— Given records —
------

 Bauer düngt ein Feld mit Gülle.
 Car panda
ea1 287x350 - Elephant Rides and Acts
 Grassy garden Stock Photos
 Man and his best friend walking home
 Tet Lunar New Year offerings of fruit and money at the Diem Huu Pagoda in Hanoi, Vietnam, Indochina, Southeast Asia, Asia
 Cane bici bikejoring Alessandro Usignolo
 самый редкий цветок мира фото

------

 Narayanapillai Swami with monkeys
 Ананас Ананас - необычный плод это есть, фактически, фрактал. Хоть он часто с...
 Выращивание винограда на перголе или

------

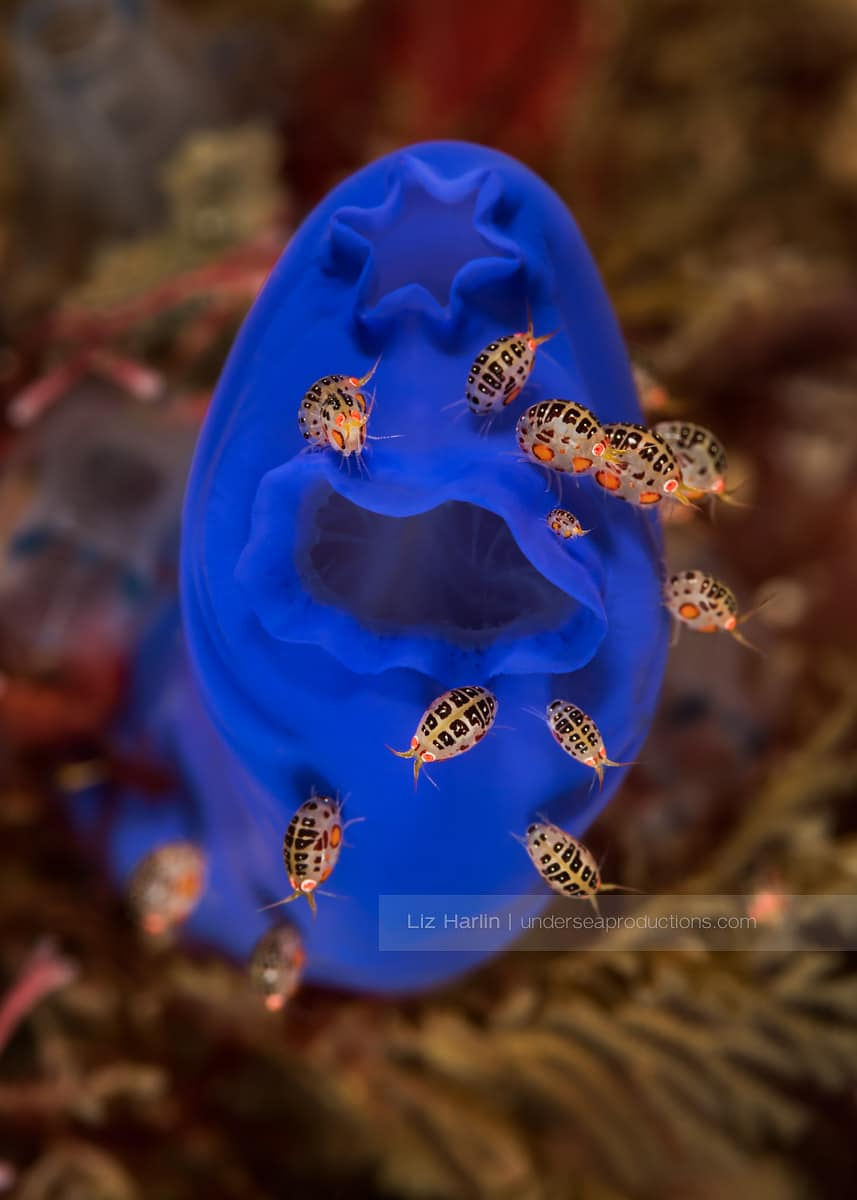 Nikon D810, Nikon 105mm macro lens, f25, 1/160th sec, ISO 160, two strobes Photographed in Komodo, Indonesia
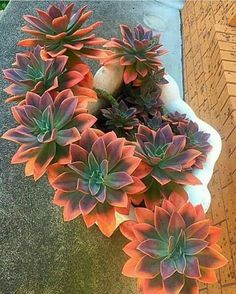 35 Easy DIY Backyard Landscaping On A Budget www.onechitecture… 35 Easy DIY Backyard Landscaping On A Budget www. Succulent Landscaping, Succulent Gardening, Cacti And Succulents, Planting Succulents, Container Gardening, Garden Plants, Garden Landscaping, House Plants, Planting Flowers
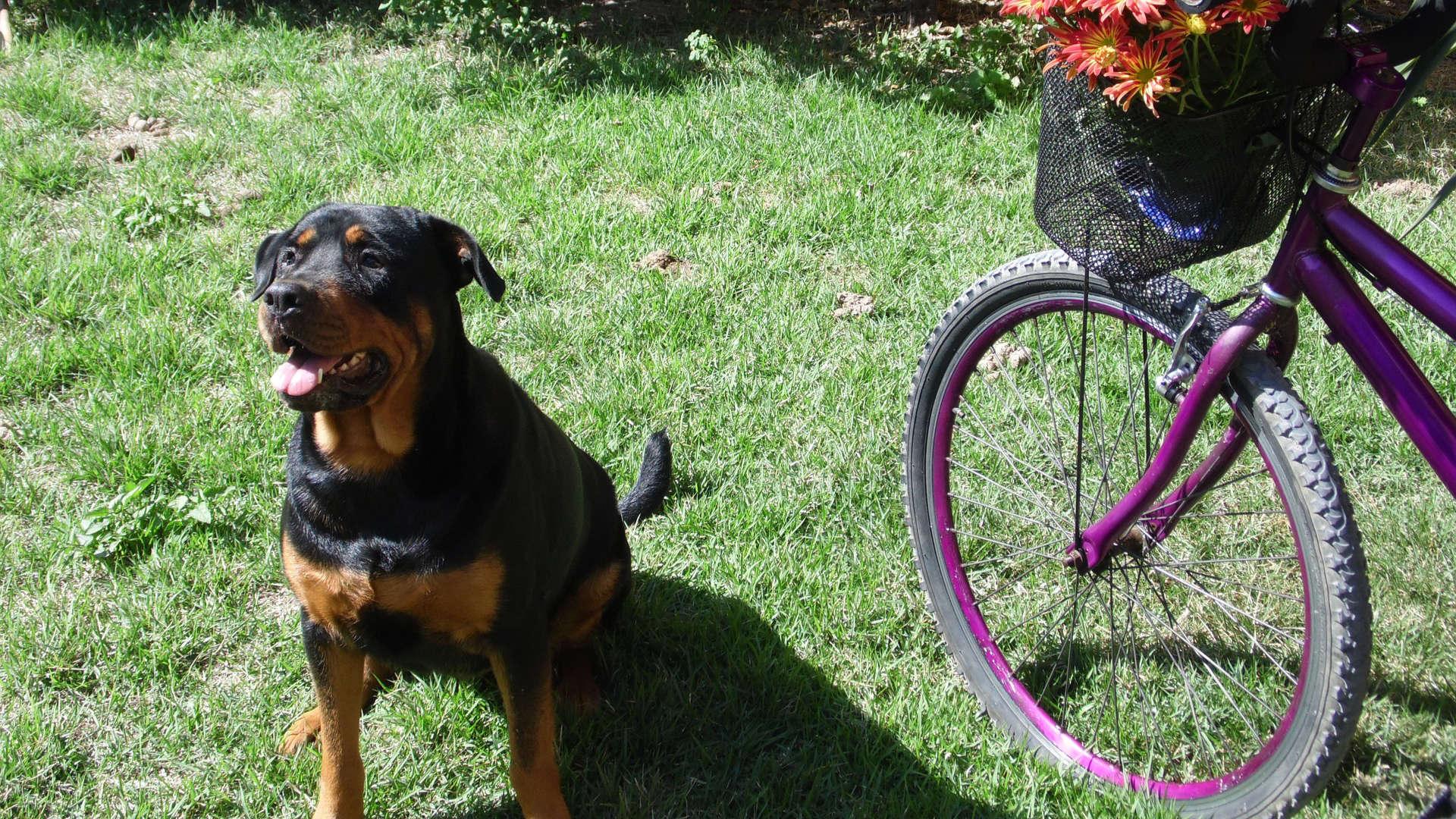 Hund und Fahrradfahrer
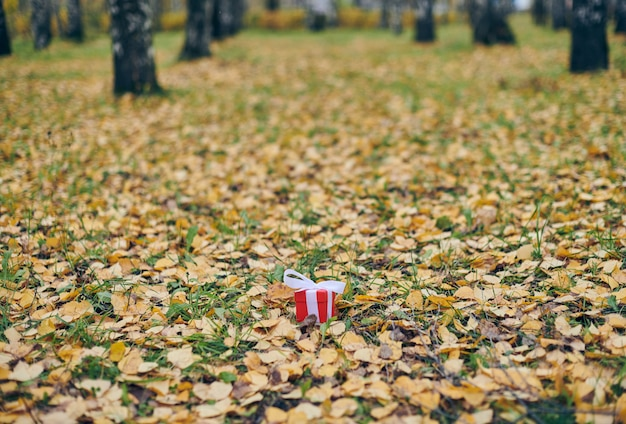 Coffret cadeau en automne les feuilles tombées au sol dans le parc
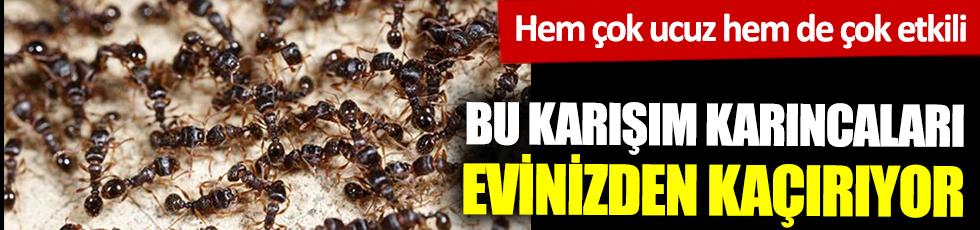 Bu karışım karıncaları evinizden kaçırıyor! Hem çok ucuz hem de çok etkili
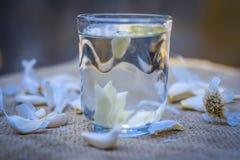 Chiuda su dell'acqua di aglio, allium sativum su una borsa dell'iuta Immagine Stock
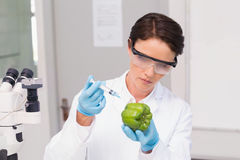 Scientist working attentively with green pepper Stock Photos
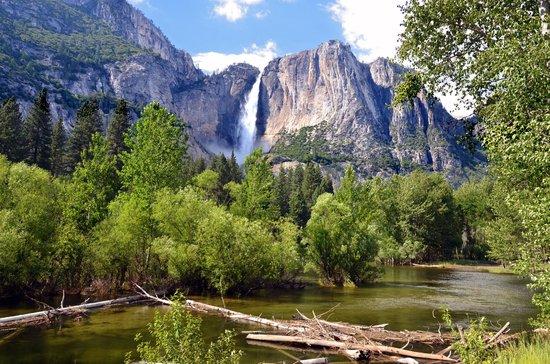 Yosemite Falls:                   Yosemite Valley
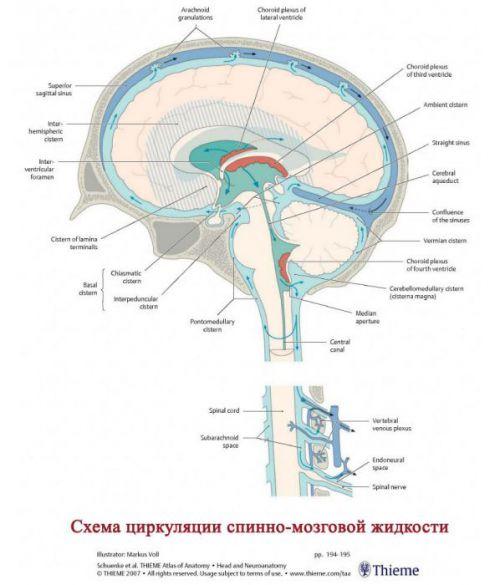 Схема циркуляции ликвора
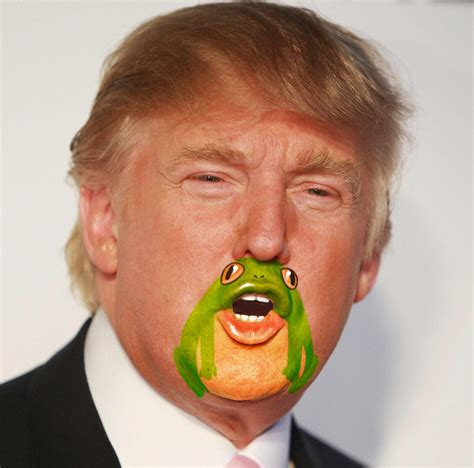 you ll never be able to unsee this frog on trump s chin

------

— Task to complete —
Please give again the lines above between the line holding "Bauer düngt ein Feld mit Gülle." and the line holding "самый редкий цветок мира фото", inclusive, exactly as they are and with nothing added.

— Worked solution —
 Bauer düngt ein Feld mit Gülle.
 Car panda
ea1 287x350 - Elephant Rides and Acts
 Grassy garden Stock Photos
 Man and his best friend walking home
 Tet Lunar New Year offerings of fruit and money at the Diem Huu Pagoda in Hanoi, Vietnam, Indochina, Southeast Asia, Asia
 Cane bici bikejoring Alessandro Usignolo
 самый редкий цветок мира фото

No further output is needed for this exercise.